Yvelise Bandecchi : Non, car comme toutes les familles ne s’autorisent pas à parler de sexualité, l’Etat a tranché cette question, en considérant qu’on ne pouvait limiter le traitement de cette question à leur seule compétence. Il a considéré qu’il avait un rôle à jouer, en la matière et a décidé que cette information serait donnée dans un lieu -l’école- qui touche tous les futurs adultes et où l’on apporte le minimum de savoirs dont tout citoyen doit être doté. L’éducation à la sexualité en fait partie et elle est tout autant légitime que celle concernant la santé ou le code de la route. Certes, les enseignants ne sont pas toujours les mieux placés pour répondre aux questions que se posent les élèves. Ce n’est pas la même chose d’expliquer ce qu’un spermatozoïde que de rassurer un jeune sur ses pratiques de masturbation ! C’est pourquoi, l’Etat subventionne des associations comme le Planning familial, plus à même de répondre aux questionnements des jeunes.

 

Et du côté des animateurs : ont-ils eux aussi à s’en mêler ?

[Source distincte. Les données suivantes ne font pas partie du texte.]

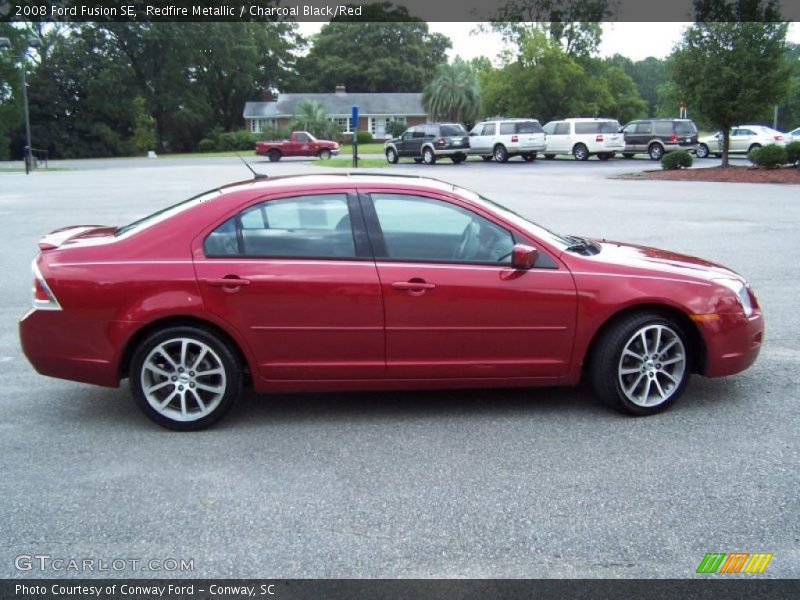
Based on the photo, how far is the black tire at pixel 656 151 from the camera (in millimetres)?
38906

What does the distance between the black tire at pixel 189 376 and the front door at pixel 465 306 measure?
3.27 feet

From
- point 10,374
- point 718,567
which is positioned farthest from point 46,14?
point 718,567

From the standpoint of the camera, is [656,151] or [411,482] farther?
[656,151]

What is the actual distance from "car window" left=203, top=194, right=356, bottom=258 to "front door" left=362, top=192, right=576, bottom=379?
0.66 feet

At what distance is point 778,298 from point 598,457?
509cm

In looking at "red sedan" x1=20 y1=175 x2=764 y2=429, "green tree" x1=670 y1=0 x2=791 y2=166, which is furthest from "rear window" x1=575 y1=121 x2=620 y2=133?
"red sedan" x1=20 y1=175 x2=764 y2=429

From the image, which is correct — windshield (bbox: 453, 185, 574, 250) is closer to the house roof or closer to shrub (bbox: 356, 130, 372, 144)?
shrub (bbox: 356, 130, 372, 144)

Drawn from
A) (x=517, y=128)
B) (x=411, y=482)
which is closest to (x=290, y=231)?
(x=411, y=482)

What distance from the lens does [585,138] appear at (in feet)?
133

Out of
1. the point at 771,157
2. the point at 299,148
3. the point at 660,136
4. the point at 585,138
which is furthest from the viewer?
the point at 299,148

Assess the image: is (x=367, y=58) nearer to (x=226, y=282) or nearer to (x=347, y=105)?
(x=347, y=105)

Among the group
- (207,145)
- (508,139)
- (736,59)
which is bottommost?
(508,139)

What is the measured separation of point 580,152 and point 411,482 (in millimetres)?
39200

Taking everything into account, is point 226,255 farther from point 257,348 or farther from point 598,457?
point 598,457
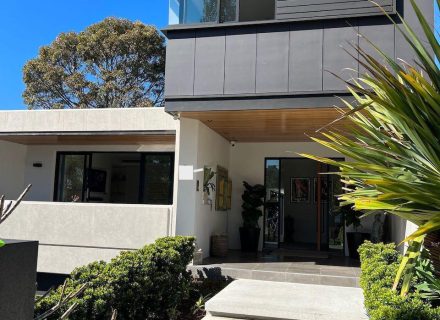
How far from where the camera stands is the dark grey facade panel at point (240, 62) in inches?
298

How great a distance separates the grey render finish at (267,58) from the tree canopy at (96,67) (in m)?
16.3

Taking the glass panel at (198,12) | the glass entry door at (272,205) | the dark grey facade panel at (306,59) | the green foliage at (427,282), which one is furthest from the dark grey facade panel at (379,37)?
the glass entry door at (272,205)

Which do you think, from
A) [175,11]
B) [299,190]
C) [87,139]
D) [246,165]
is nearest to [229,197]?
[246,165]

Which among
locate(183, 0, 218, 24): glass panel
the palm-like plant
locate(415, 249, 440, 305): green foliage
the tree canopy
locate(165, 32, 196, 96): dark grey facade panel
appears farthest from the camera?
the tree canopy

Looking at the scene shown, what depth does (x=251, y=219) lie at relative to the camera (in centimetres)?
1070

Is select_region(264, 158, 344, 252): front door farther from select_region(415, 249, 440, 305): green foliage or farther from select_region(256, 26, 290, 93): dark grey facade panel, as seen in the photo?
select_region(415, 249, 440, 305): green foliage

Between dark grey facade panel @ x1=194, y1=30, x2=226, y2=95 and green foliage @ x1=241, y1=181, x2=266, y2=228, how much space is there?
384 cm

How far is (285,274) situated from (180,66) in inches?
165

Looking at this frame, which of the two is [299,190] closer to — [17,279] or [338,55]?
[338,55]

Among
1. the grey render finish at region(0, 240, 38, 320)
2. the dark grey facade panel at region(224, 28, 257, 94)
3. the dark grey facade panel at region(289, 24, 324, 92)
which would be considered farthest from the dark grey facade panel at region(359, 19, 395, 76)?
the grey render finish at region(0, 240, 38, 320)

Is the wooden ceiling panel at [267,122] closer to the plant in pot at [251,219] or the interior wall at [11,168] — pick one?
the plant in pot at [251,219]

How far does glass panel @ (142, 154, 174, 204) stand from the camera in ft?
39.1

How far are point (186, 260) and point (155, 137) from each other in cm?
442

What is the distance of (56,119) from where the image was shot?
34.0 feet
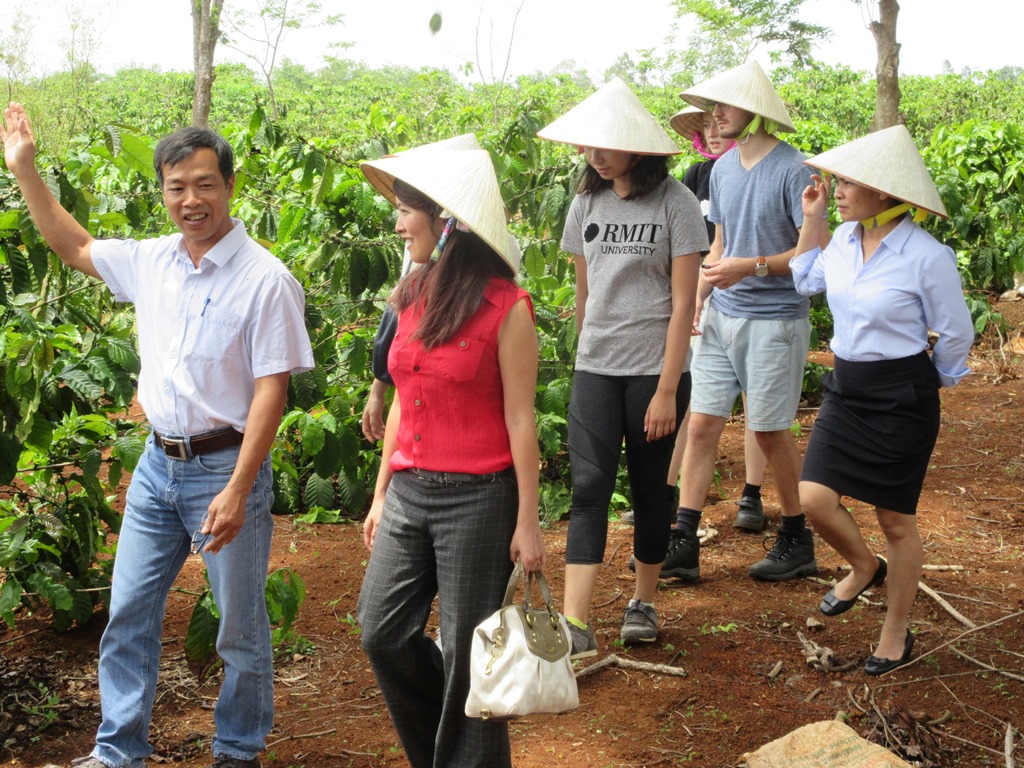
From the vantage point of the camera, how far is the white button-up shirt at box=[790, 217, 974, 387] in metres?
3.15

Yvelise Bandecchi : Pour ce qui concerne les centres de vacances et de loisirs, l’Etat exige un projet éducatif et un projet pédagogique comme conditions à l’autorisation d’ouverture. Ces projets doivent renvoyer aux valeurs minimales de l’éthique et de la citoyenneté qui fondent notre société : que l’on soit adulte ou enfant, homme ou femme, d’origine étrangère ou française, on doit bénéficier de la même égalité en droit et en dignité. L’animateur, comme tout adulte éducateur en contact avec des enfants et des jeunes, doit se faire le relais de ces principes. Si des propos racistes, homophobes, sexistes ou hostiles à toute différence sont tenus, il a le devoir d’intervenir. Il constitue un relais de la citoyenneté. C’est bien sur ce registre qu’il doit se placer et non sur celui de la morale. Je propose souvent une réponse en trois étapes : 1) identifier les discriminations 2) expliquer en quoi cela viole les principes d’égale dignité 3) monter des animations pour y répondre par une action adaptée aux jeunes et de préférence ludique.

 

Les animateurs sont-il vraiment formés à réagir ainsi ?

Yvelise Bandecchi : Pas suffisamment, je le crains. Permettre aux animateurs d’être en situation de pouvoir réagir nécessite au minimum de les sensibiliser et pour bien faire de les former. Car, entendre dire par exemple : « les filles qui couchent sont des putes » ne peut (ni ne doit) laisser indifférent. Celui qui affirme cela est sans doute lui aussi une victime du système social et de ses préjugés, mais une victime qui génère une violence, symbolique et qui peut aller jusqu’à l’agression sexuelle et au viol. C’est là qu’intervient le travail de l’Education populaire qui a pour fonction d’aider à accéder à plus de liberté, en faisant prendre conscience des déterminismes sociaux qui traversent les personnes, à leur insu d’ailleurs et qui les amènent à des comportements non seulement inacceptables au plan de l’éthique, mais légalement répréhensibles. Le Conseiller en Education Populaire peut sensibiliser à l’identification du sexisme. L’identification faite, c’est aux animateurs de créer des outils pédagogiques adaptés à leur public (jeux, vidéos, animations) et même de les regrouper en mallettes pédagogiques comme il en existe déjà pour lutter contre le racisme par exemple.